------ TEXTO EXTRAÍDO

Yolanda está convencida de que el mundo se termina en el 2000. Se acaricia las pecas, el pelo enorme, el pañuelo. Lo único que quiere llevarse con ella al fin del mundo son estos años con su familia. Su pequeña vidita feliz.
-Es un sufrimiento el matrimonio -dice Mirta Castillo-. Vivir con la suegra, el suegro, es feo. Tenés que levantarte a la mañana, hacer el desayuno. Yo mejor hubiera querido que cada uno hiciera la vida suya, es mejor así, como ustedes. Pero no, la gitana es muy sufrida la mujer. Nosotros les damos todo en la mano al hombre, lavadito, planchadito, la comida hecha.
-¿Pero a ustedes les molesta?
-Nooo. Para nada -dice Mirta, con orgullo patrio y contradictorio-. Así tiene que ser. Vanessa es nieta de Mirta. Tiene 13 años, pero deberían verla.

------------

* [PREGUNTAS POR RESPONDER]
1. Resume en dos oraciones el texto sobre Yolanda y Mirta Castillo.
2. Escribe la continuación del texto sobre Yolanda y Mirta Castillo a partir de su última oración.
Para resolver las tareas no hacen falta las líneas.

------ EXTRACTOS DE DATOS

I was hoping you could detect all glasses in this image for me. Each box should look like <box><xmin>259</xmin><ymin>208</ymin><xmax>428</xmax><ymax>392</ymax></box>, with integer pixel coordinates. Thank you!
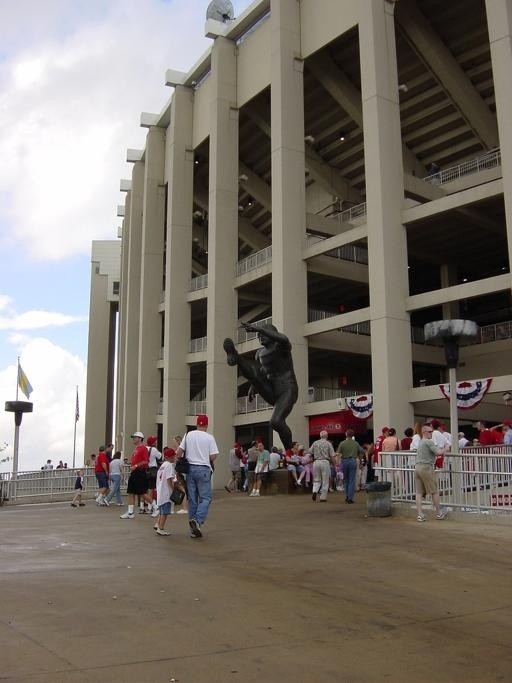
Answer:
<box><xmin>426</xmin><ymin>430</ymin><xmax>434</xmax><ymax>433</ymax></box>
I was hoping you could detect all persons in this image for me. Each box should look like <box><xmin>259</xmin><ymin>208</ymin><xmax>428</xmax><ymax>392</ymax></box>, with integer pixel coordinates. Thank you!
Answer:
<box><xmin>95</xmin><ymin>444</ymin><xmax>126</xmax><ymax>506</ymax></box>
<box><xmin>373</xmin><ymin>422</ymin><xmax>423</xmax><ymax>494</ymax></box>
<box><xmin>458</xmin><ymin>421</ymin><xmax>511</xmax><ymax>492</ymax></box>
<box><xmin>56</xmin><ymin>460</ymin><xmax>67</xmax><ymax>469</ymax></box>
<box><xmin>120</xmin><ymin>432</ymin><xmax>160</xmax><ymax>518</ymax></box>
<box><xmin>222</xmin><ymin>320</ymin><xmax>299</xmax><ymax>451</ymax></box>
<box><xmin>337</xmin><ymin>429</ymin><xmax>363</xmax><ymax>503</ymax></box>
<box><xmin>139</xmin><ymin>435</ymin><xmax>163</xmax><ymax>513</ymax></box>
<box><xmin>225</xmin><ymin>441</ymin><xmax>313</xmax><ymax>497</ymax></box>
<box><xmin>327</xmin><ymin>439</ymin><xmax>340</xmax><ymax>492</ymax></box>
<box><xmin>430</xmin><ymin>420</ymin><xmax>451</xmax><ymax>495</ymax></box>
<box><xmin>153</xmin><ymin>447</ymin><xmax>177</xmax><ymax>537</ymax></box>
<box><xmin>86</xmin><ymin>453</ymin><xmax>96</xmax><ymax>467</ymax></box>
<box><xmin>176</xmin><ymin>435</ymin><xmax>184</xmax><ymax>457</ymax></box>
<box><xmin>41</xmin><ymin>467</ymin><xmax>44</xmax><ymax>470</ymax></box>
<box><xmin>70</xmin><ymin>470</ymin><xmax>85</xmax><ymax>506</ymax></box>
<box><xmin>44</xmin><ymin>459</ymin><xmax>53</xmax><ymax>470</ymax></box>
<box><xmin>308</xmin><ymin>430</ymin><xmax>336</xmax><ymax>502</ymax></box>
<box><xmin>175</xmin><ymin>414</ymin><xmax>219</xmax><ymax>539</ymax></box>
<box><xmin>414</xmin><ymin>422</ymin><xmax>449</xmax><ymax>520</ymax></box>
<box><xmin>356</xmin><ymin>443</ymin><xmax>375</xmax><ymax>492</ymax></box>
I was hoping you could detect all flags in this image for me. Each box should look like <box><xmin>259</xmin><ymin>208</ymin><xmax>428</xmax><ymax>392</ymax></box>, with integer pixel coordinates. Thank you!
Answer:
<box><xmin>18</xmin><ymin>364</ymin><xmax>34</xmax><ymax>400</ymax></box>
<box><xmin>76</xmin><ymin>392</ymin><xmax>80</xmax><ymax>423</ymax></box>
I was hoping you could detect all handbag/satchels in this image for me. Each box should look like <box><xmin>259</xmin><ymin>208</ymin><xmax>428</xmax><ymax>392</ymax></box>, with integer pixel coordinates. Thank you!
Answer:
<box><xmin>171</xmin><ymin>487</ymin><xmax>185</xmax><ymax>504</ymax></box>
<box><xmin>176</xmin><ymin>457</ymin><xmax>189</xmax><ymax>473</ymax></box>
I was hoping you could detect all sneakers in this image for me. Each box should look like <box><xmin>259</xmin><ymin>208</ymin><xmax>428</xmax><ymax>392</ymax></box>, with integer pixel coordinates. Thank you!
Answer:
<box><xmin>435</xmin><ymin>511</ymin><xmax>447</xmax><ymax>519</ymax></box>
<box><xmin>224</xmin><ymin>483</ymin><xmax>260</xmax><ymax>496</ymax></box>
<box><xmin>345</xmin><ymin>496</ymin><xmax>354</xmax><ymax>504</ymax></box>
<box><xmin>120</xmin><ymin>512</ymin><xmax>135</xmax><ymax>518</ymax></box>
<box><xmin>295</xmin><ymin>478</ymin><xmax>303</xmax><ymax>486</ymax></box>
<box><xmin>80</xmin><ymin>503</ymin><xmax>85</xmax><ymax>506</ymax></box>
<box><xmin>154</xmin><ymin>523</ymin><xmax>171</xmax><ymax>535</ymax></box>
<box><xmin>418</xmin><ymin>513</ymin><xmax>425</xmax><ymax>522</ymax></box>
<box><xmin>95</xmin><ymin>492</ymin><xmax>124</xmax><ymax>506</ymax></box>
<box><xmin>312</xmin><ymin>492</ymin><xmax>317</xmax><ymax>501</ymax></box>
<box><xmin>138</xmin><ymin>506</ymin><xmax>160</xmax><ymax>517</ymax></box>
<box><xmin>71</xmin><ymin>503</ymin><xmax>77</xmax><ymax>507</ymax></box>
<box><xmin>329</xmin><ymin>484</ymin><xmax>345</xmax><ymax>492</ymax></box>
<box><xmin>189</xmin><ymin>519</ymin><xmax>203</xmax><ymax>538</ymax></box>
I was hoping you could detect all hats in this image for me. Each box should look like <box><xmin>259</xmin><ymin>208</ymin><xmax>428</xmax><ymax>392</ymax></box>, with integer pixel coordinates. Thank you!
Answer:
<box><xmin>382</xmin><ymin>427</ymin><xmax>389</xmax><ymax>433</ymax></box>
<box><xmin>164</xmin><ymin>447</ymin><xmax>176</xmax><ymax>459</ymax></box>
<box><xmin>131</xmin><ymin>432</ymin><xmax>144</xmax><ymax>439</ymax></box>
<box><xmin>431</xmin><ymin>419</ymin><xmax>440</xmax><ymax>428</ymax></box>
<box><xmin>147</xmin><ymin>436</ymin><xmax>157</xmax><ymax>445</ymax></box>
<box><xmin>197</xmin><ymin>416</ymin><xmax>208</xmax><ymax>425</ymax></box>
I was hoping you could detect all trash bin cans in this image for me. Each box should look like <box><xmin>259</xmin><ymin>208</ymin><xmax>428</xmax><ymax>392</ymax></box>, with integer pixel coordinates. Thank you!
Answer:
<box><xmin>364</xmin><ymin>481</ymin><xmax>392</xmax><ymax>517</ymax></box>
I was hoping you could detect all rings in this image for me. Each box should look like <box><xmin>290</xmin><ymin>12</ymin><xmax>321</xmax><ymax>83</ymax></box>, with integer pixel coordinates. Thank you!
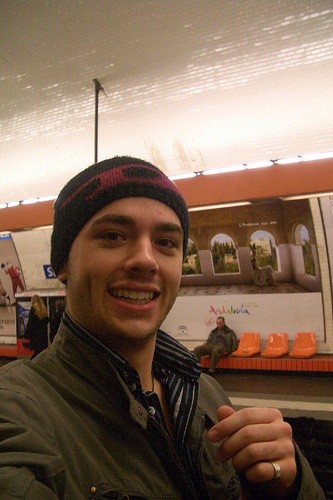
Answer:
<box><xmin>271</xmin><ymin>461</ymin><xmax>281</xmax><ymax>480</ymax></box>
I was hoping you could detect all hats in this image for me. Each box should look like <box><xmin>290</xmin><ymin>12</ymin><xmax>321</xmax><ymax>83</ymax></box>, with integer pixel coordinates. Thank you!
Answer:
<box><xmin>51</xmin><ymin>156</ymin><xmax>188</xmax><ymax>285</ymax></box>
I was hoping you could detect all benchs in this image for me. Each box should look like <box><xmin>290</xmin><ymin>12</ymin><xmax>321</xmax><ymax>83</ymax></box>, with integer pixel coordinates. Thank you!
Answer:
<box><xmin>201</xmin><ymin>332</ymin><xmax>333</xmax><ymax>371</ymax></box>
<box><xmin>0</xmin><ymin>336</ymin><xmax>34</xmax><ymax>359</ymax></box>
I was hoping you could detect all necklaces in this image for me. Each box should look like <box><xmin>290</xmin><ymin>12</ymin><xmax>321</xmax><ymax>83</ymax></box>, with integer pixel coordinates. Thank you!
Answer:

------------

* [RESPUESTAS POR TAREA]
1. Yolanda está convencida de que el mundo se termina en el 2000 y lo único que quiere llevarse son sus años felices con su familia. Mirta Castillo dice que el matrimonio es un sufrimiento, que vivir con los suegros es feo y que la mujer gitana le da todo hecho al hombre, aunque después afirma con orgullo que así tiene que ser.

2.
-A mí, quedarme soltera me da más ánimo. Nosotras tenemos la cabeza puesta en limpiar, ir al shopping con amigas, pasear. Es más lindo. Nunca estamos tristes, siempre la pasamos bien.
Y pone la boca así, y los ojos así y cualquiera podría imaginarse que ya hay al menos treinta fervorosos aspirantes a borrarle esas ideas de solterita y sin novio.
***
Nicolás Castillo es juez gitano. Un hombre de respeto. Se dedica desde siempre al negocio de compraventa de autos y le gusta ir al casino, a modo de mal menor.
-El gitano tiene un sexto sentido para el comercio -asegura Nicolás-. Si hacemos negocios entre nosotros, la palabra es todo. Pero cuando se hace negocio con el criollo, se firman papeles. Ya nos quemamos mucho. Yo nací gitano y me voy a morir gitano. Me gusta andar. Cada cuatro o cinco años nos mudamos, somos nómadas ya de instinto, me asfixian las paredes. Me gusta más la carpa. El sueño del gitano es la carpa. Uno levanta la carpa y se va donde quiere con la familia. El mayor orgullo para un gitano es tener una familia linda, tranquila, su padre, su madre, ser joven y tener hijos casados, nietos.
-¿Y la mayor deshonra?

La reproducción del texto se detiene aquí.